Key elements of an SOA governance strategy
IDG News Service - One of the success factors in introducing and operating a service-oriented architecture (SOA) is governance of the architecture's components, such as services and processes. Effective SOA governance can be implemented by deploying a registry/repository for the entire life cycle of the components.
Corporate governance regulates an organisation within a framework of laws, values, standards, rules, and guidelines to achieve long-term goals - while maintaining basic conditions. IT governance seizes on an organisation's strategies and objectives and implements them via IT solutions. SOA governance is a part of corporate governance that deals with regulating and monitoring the components of a service-oriented architecture.
Effective governance for service-oriented architectures defines rules for their operational and organizational structure, as well as technological rules, for the entire life cycle of such a landscape. The organisational aspects, for instance, include determining who "owns" the services. In addition, roles responsible for certain areas of the life cycle are established.
An IT architect, for example, is responsible for services within a department, where the architect decides whether to develop new services. It is essential to integrate this role into the development process as a way of ensuring that new services are realised only if the responsible architect has approved and a service goes into production only after it has been documented and tested completely.
The example of the IT architect demonstrates that governance must manage the SOA's technical complexity as well. In addition, it requires an infrastructure in the form of monitoring and implementation mechanisms for regulating and guiding development processes in the context of an SOA environment.

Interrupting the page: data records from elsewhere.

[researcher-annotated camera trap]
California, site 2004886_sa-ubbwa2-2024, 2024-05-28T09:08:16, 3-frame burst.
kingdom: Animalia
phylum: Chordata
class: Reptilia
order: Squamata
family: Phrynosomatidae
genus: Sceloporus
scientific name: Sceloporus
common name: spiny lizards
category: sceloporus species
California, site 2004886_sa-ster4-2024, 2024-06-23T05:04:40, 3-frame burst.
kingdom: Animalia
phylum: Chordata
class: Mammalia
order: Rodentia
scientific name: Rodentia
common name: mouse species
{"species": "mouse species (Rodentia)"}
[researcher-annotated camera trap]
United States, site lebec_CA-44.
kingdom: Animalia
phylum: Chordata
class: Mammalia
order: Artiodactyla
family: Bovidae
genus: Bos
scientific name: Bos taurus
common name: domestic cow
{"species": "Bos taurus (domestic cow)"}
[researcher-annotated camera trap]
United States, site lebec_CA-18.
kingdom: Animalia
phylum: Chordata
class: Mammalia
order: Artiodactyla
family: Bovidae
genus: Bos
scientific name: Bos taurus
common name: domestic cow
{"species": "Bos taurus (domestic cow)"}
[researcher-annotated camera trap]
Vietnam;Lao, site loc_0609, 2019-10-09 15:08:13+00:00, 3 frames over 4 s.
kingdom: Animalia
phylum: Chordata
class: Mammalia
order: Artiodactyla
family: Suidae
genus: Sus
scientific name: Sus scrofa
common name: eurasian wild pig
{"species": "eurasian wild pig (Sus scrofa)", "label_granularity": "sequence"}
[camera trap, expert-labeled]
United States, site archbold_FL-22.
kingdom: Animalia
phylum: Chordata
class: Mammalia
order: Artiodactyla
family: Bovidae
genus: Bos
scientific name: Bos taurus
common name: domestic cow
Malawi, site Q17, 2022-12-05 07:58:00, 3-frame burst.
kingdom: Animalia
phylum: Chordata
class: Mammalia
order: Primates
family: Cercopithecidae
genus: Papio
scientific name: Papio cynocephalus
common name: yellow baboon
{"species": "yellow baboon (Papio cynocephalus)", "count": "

SOA governance is not a task that can be implemented as a functionality within a single software application. Its complex aspects are implemented via a powerful governance solution that is used across applications and projects as a central control tool.
The registry/repository is among the most important components of such a solution. A registry manages meta information, for example about services, processes, format descriptions, etc., and maps relationships and dependencies. The objects themselves are not managed or stored here. Thus, the registry enables categorisation and organisation of the services or other components. Users can publish new components in the catalogue and search for existing ones. The components can be categorised in several ways, so that services are assigned to a certain service domain, technical function, or process, so that the architecture is fully documented.
A registry is essential for accessing services in a distributed architecture of loosely linked services. The repository augments existing information with additional information, such as descriptive documents, specifications, SLAs, etc. In addition, a governance solution makes it possible to map the entire life cycle of a component and by using policies, it can monitor a component's transition from one phase of the life cycle to the next.